Perspective on Intrinsically Disordered Regions published in Science

In this perspective piece, we discuss the notion that disordered regions are largely passive is being actively challenged by the idea that they perform diverse functions. We also discuss how the synergy between structured and disordered regions expands the functional repertoires of proteins. You can read the Perspective here and an accompanying news article here.

Collaborative research with Sarah Teichmann’s group published in Molecular Cell

Through a systematic effort that integrated multiple genome-scale datasets describing various aspects of DNA binding proteins, we show that activators tend to have binding site similarity to nucleosomal histones, resulting in competition for binding to DNA, while repressors show the opposite trend.

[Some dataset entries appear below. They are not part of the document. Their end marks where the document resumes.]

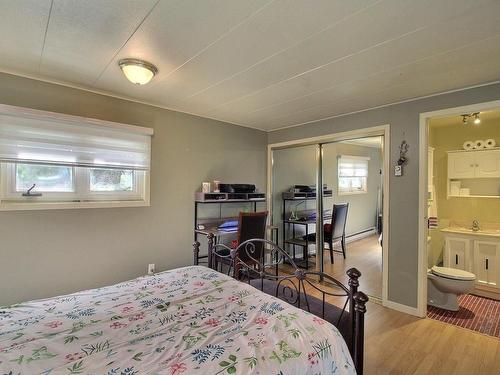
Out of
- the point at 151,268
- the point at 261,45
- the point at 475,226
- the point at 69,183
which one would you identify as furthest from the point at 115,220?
the point at 475,226

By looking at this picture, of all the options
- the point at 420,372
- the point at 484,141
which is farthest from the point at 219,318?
the point at 484,141

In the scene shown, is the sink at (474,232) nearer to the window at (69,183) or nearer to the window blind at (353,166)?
the window blind at (353,166)

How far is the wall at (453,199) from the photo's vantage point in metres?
3.62

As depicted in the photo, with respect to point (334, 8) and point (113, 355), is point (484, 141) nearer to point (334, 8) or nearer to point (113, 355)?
point (334, 8)

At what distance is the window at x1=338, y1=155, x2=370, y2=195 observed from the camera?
354cm

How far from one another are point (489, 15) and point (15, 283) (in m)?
4.04

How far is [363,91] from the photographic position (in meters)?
2.66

You can read the paper here and the LMB press release here.

Joint research on chromosome organisation and histone modification during senescence published in Molecular Cell

In this work, we show that nuclear rearrangement of repressive histone marks H3K9me3 and H3K27me3 into nonoverlapping structural layers characterizes senescence-associated heterochromatic foci (SAHF) formation in human fibroblasts. The experiments reveal that high-order heterochromatin formation and epigenetic remodeling of the genome can be discrete events. The paper by Chandra et al. can be read here.

Research on rewiring molecular interactions published in Molecular Cell

Our work on how tissue-specifically spliced segments can rewire protein interactions through disordered segments has been published in Molecular Cell. This work, which has been carried out over the last three years integrates multiple large-scale dataset to arrive at a general principle on how splicing can rewire interactions. The work received coverage in Nature Reviews Genetics and the Gates Trust. The press release on the LMB website can be read here.

Tissue-specific splicing rewires interaction networks

Our review on expression noise in Trends in Genetics

The review on interplay between gene expression stochasticity and network was featured as a cover article in Trends in Genetics. In this work, we discuss and present new ideas on how gene expression noise can be tolerated, buffered or amplified by transcriptional networks. You can read the news item released by the Gates Trust here.